My Booky Wook 2: Book Review
Reviewed by tvnz.co.nz's Chris Hooper
In 2009, Russell Brand found himself at the centre of a media storm of Katrina proportions; one that threatened the very structure of the BBC itself, as the UK's rabid right-wing press sharpened their claws at the state broadcaster with a chilling sense of glee.
It's the biggest of several scandals that have stalked the preposterously coiffured comedian around the globe, and his new book(y wook) chronicles the tumultuous period in his life when fame came calling.
His first bestselling autobiography took the reader through a problematic childhood and his battles with addiction, as he took his first tentative steps into the limelight - doing so with wit and charm.
This new chapter continues in the same vein, revealing what happened next in the life of the notorious cad: his comments at the MTV VMAs that earned him death threats; his rampant womanising; his transition from digital TV presenter to Hollywood actor; his eventual engagement to Katy Perry; and, of course, Sachsgate.

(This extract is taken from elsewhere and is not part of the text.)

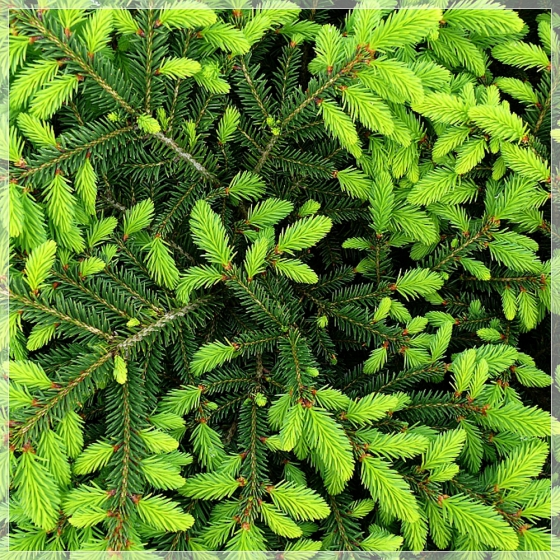 """Molid pitic compact (Picea abies """"Nidiformis"""")"""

When Brand made a series of radio prank phone calls to Andrew Sachs (Manuel from Fawlty Towers) about his fruity relationship with the actor's granddaughter (who happened to be part of a burlesque group The Satantic Sluts), the incident escalated with such fury in the tabloids that it led to the Prime Minister commenting in Parliament, and ensured his departure from his radio show - as well as the suspension of his celebrity cohort Jonathan Ross, and the resignation of the Radio 2 controller.
At the centre of this and other scandals, Brand comes across as surprisingly vulnerable. There's a boyish charm underneath everything he does; he's a man who carved out the ridiculous public persona, but who is also just a man who loves his mum, his cat, Morrissey (whose namesake makes a delightfully bitchy appearance at one point), and his extended entourage of misfits and delinquents.
He writes with an underlying sadness about his sexual escapades, with a sense of longing for something more meaningful that eventually arrives in the form of feisty Perry (though only a handful of pages are devoted to their actual relationship - perhaps Booky Wook 3 will fill in those blanks).
The unfortunate adolescent cover art by too-cool-for-school graphic artist Shepard Fairey notwithstanding, it's better than your average celebrity blahfest. Every page is dripping with Russell's brand of ornate, gothic cockney prose - and sentence after sentence reveals a playful delight in language.
Brand is first and foremost a comedian and it shows in the writing; I splutter-laughed my way through the book in just a couple of sittings. It's an autobiography that hasn't been near a ghost-writer, and is all the better for it.